Par conséquent, j’estime que la Commission a commis une erreur en exigeant que le requérant et son épouse démontrent [page 683] qu’ils seraient persécutés alors que la définition légale précitée exige seulement qu’ils établissent qu’ils « craignent avec raison d’être persécutés ». Le critère imposé par la Commission est plus rigoureux que celui qu’impose la loi.

 

Les parties ont convenu que l’on peut correctement décrire le critère applicable en parlant de [traduction] « possibilité raisonnable » : existe‑t‑il une possibilité raisonnable que le requérant soit persécuté s’il retournait dans son pays d’origine?

 

Nous adopterions cette formulation, qui nous semble équivalente à celle utilisée par le juge Pratte, de la Section d’appel, dans Seifu c. Commission d’appel de l’immigration (A‑277‑82, en date du 12 janvier 1983, non publié) :

 

[...] que pour appuyer la conclusion qu’un requérant est un réfugié au sens de la Convention, il n’est pas nécessaire de prouver qu’il « avait été ou serait l’objet de mesures de persécution; ce que la preuve doit indiquer est que le requérant craint avec raison d’être persécuté pour l’une des raisons énoncées dans la Loi ». [C’est moi qui souligne].

 

Les expressions telles que « [craint] avec raison » et « possibilité raisonnable » signifient d’une part [1] qu’il n’y a pas à y avoir une possibilité supérieure à 50 % (c’est‑à‑dire une probabilité), et [2] d’autre part, qu’il doit exister davantage qu’une possibilité minime. Nous croyons qu’on pourrait aussi parler de possibilité « raisonnable » ou même de « possibilité sérieuse », par opposition à une simple possibilité.

[Non souligné ni numéroté dans l’original.]

 

[47]           Tel que j’interprète l’arrêt Adjei, la Cour d’appel ne suggère pas que les expressions « il n’y a pas à y avoir une possibilité supérieure à 50 % » ou « davantage qu’une possibilité minime » servent de critère pour déterminer s’il existe une crainte fondée au titre de l’article 96 de la LIPR. Les avocats spécialisés en droit de l’immigration préfèrent évidemment le critère selon lequel il doit exister « davantage qu’une possibilité minime », car presque tout est possible et que ce critère évoque un seuil voisin de la possibilité.

### TRAVAIL À EFFECTUER:
Recopiez fidèlement l'extrait sur la crainte fondée d'être persécuté, en commençant par « [47]           Tel que » et en poursuivant jusqu'à « de la possibilité. ». Les lignes ci-après proviennent d'une source distincte de l'extrait.

### DONNÉES RECUEILLIES:
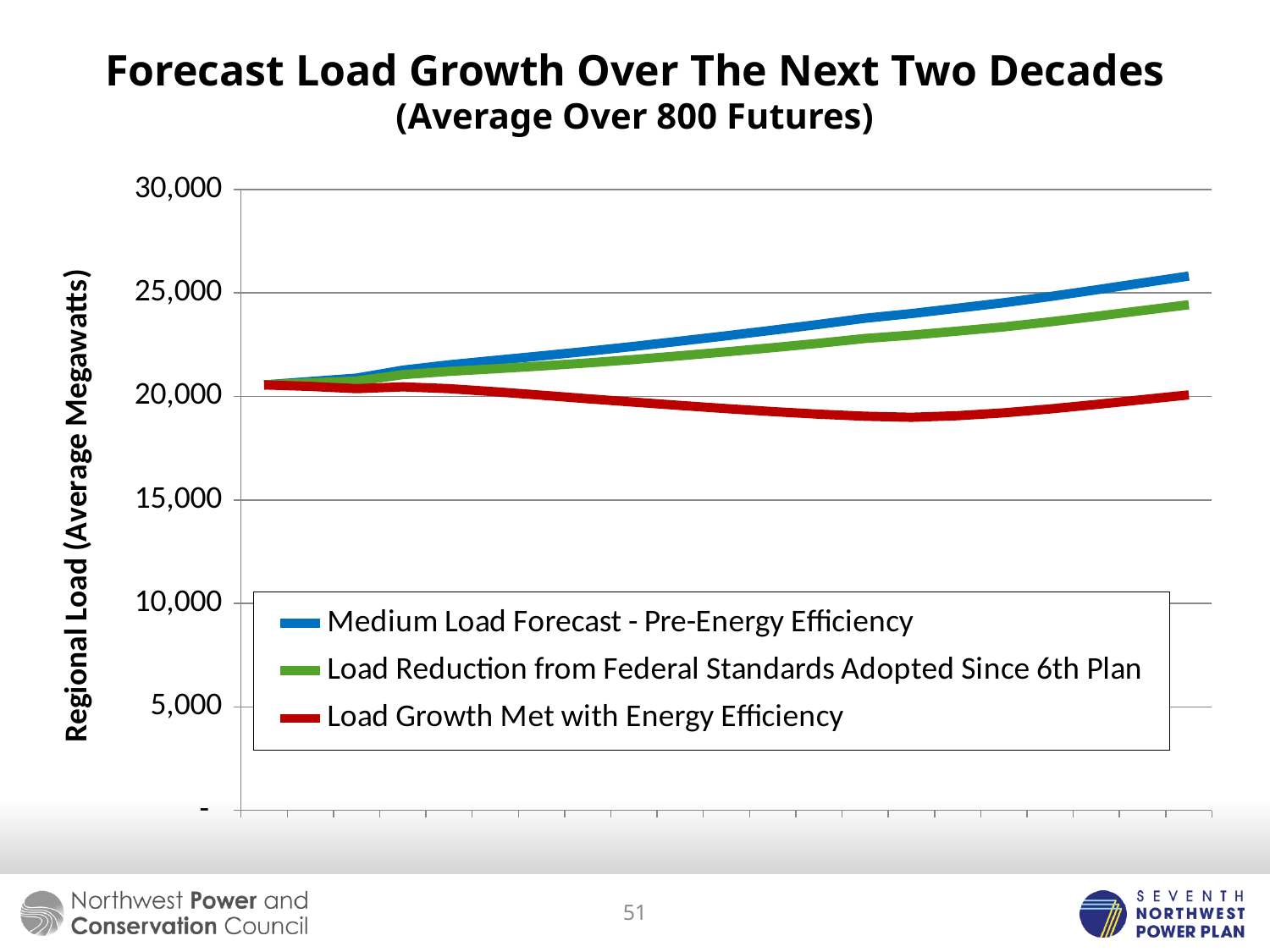
Is the value of the Medium Load Forecast - Pre-Energy Efficiency line at the right end of the chart greater or less than 25,000? greater What kind of chart is shown on the slide? Line chart Does the Load Reduction from Federal Standards Adopted Since 6th Plan line rise or fall from left to right? Rises What is the title of the vertical axis? Regional Load (Average Megawatts) Which series has the highest value at the right end of the chart? Medium Load Forecast - Pre-Energy Efficiency Which series has the lowest value at the right end of the chart? Load Growth Met with Energy Efficiency What colour is the Load Growth Met with Energy Efficiency line? Red Does the Medium Load Forecast - Pre-Energy Efficiency line rise or fall from left to right? Rises At the right end of the chart, which is larger: the Load Reduction from Federal Standards Adopted Since 6th Plan line or the Load Growth Met with Energy Efficiency line? Load Reduction from Federal Standards Adopted Since 6th Plan Is the value of the Load Growth Met with Energy Efficiency line at the right end of the chart greater or less than 25,000? less Is the lowest point of the Load Growth Met with Energy Efficiency line greater or less than 20,000? less How many series does the legend list? 3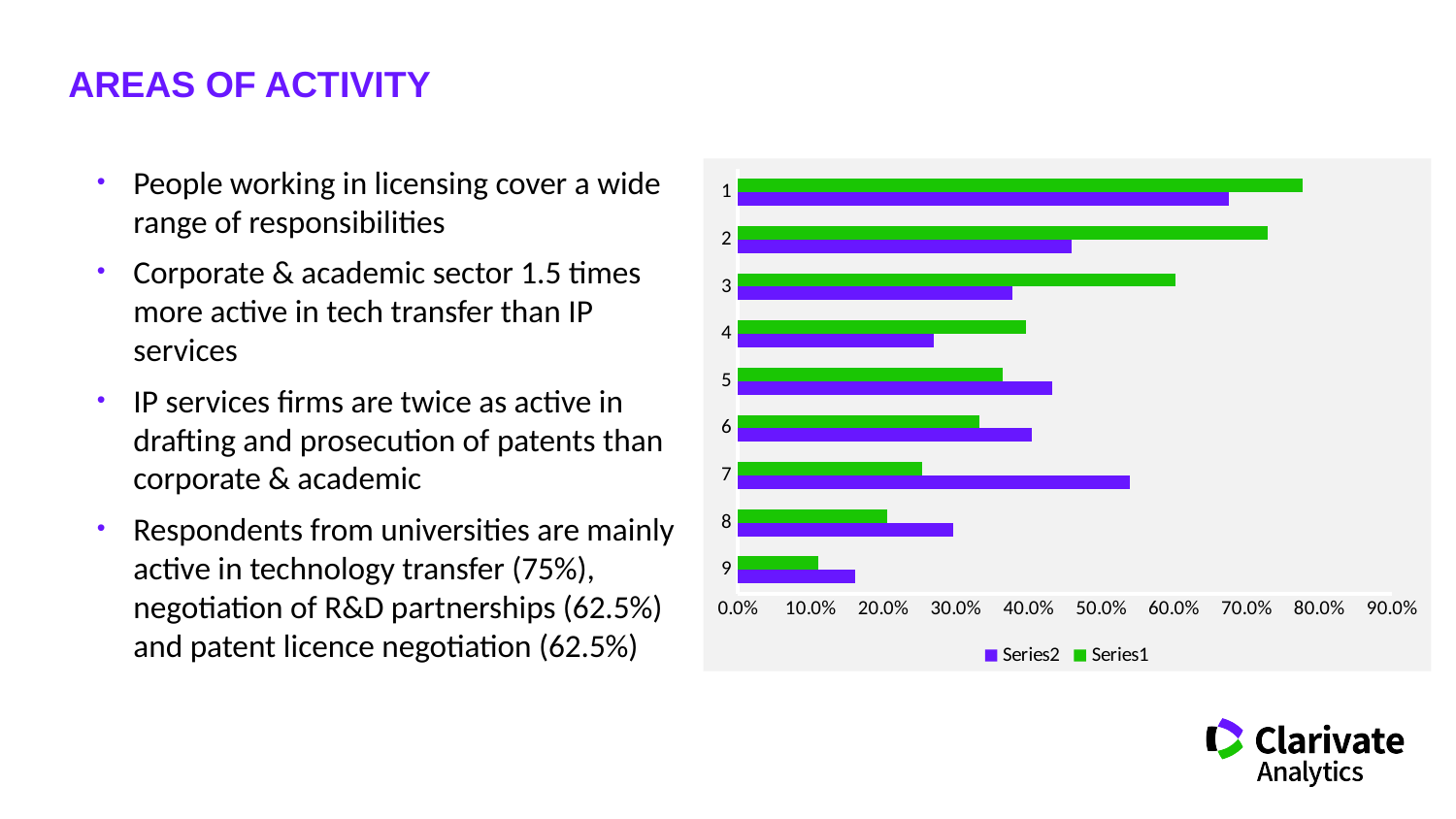
Is the Series1 value for category 9 greater or less than 20.0%? less Which category has the lowest Series1 value? 9 Which category has the lowest Series2 value? 9 How many categories are plotted on the chart? 9 How many series does the legend list? 2 What kind of chart is shown on the slide? bar chart Is the Series2 value for category 7 greater or less than 50.0%? greater Do the Series1 values rise or fall going from category 1 down to category 9? fall Which category has the highest Series1 value? 1 Is the Series1 value for category 2 greater or less than 70.0%? greater For category 7, which series has the larger value, Series1 or Series2? Series2 Which category has the highest Series2 value? 1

### RÉPONSE ATTENDUE:
[47]           Tel que j’interprète l’arrêt Adjei, la Cour d’appel ne suggère pas que les expressions « il n’y a pas à y avoir une possibilité supérieure à 50 % » ou « davantage qu’une possibilité minime » servent de critère pour déterminer s’il existe une crainte fondée au titre de l’article 96 de la LIPR. Les avocats spécialisés en droit de l’immigration préfèrent évidemment le critère selon lequel il doit exister « davantage qu’une possibilité minime », car presque tout est possible et que ce critère évoque un seuil voisin de la possibilité.